Whatever happened? All I know is that he lost all trust for us, through no action of ours that we can define, and we had to slowly patiently gain it back. It was tempting to get angry with him and his behavior, and react with punishment, but clearly that would be exactly the wrong thing to do as it would only affirm his fear. What he needed was consistency, reassurance, predictability and calmness. And it has worked. I certainly won’t assume that his fear is gone forever but I have a relationship to build from again.

Addendum:  Wallenda went on to become a star student for his trainer, learned dressage, jumping and is now a successful eventing sport horse in Wyoming.
Fear is a powerful emotion that we all know well. It is disabling to the point of causing us to harm others and ourselves in our effort to flee.

I thought about Wallenda when a young depressed college student I’ve been working with for several weeks in my clinic suddenly canceled an upcoming follow up appointment and did not reschedule.  It gave me a bad feeling that she was “turning her back” and not wanting to be approached, just as Wallenda had done. I could have just put on my coat and headed home at the end of a long Friday but decided to call my patient and see what was going on with her. She didn’t answer her phone. I looked up her apartment address and headed over there. I could hear her moving around in her apartment, but she didn’t respond to my knocks or my voice. I decided to stay right there, talking to her through the door, letting her know I wasn’t leaving until she opened up the door, and eventually, tears streaming down her face, she did. She had been drinking heavily, with the intent to overdose herself on aspirin and vodka, and I was the last person she expected to see at her door. Her fear of life was such that she wanted to “flee” so badly that it didn’t matter to her if she died in the process.

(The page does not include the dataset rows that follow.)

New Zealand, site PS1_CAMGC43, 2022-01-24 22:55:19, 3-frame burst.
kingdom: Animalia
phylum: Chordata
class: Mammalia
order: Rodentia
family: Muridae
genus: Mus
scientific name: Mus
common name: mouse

She agreed to come with me to the hospital and be admitted for stabilization and when I went this morning to visit her, her eyes were brighter and more hopeful and she greeted me with a hug and thanked me for not giving up on her when she had given up on herself. She never expected anyone to care enough to come looking for her, and to stand firm when she was rejecting all approaches. She was astounded and grateful, and frankly, so was I.

Addendum:  Four years later, a small card arrived this week in my clinic mailbox on a most challenging work day, from an unfamiliar address two thousand miles away. The name looked vaguely familiar to me but when I opened and read the contents, this time it was my turn to let tears flow:

“Dear Doctor,
I am not sure if you will remember me considering you see a number of patients daily; however, I am a patient whose life you changed in the most positive way. I never truly THANKED YOU for listening to me and hearing my silent words of grief and hearing my cries for help when all I could feel was anger and hopelessness. If it had not been for you, had you not knocked on my door, I would not be writing this letter to you today. I don’t know exactly what to say to the person who saved me from hurting myself fatally. You were a stranger in my life, but a dear friend in my time of need. THANK YOU, for everything that you did for me. You have a permanent place in my heart, you have given my spirit hope, you have reminded me that a life is worth living. Thank you, thank you, thank you! Sincerely, ______”

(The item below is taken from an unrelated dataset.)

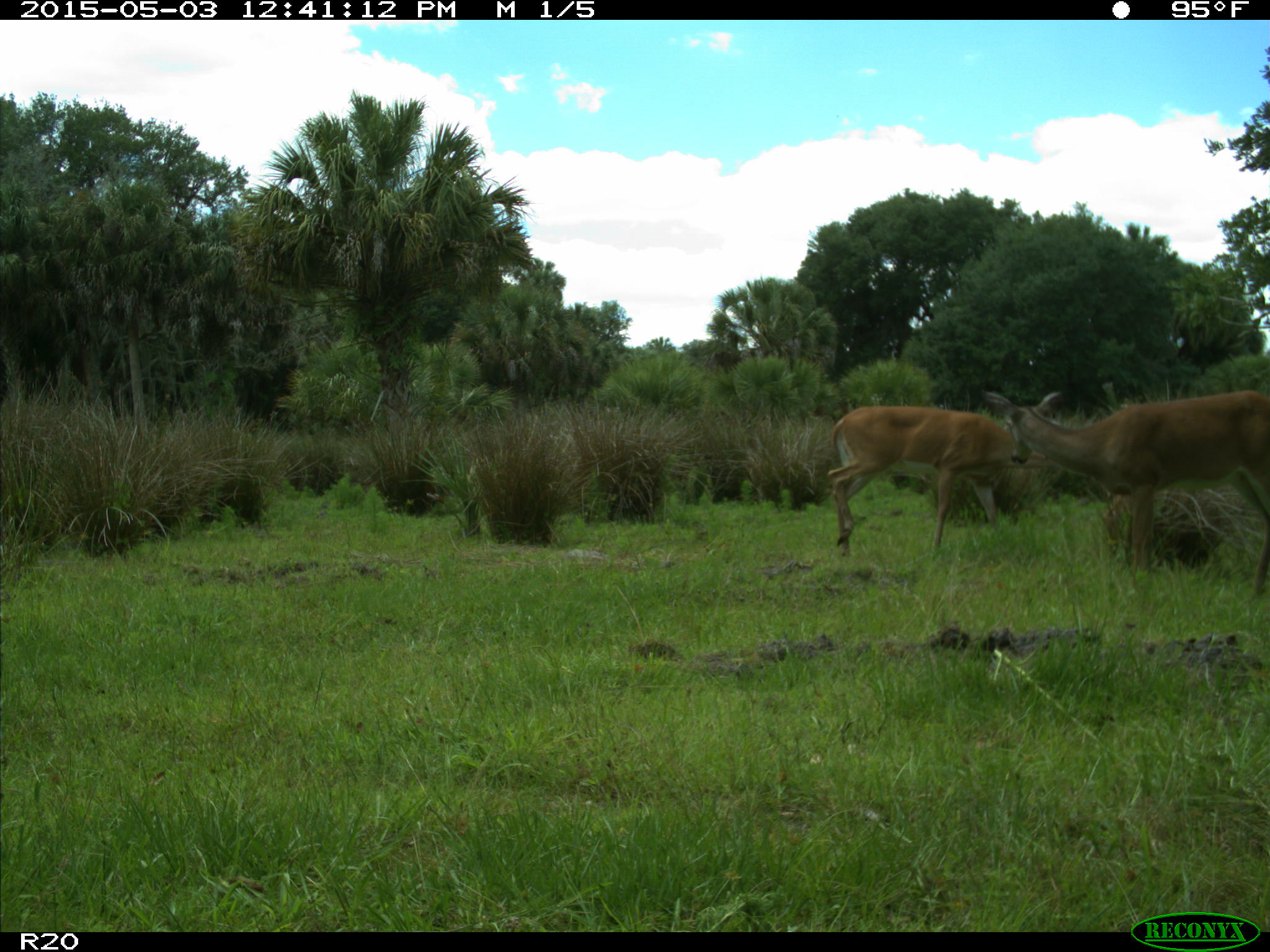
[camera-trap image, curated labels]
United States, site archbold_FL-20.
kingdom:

I’m grateful 4 years ago I had the sense to go knock on her door, the stubbornness to stay put until she responded, and most of all, I’m appreciative for her gracious gesture in letting me know it made a difference. Instead of being consumed by her anger to the point of harming herself, she was now reaching out in gratitude.

On a most difficult day this week, this student made a difference for ME. She knocked on my door and I opened it, awash in my own tears of relief at the healing that had taken place.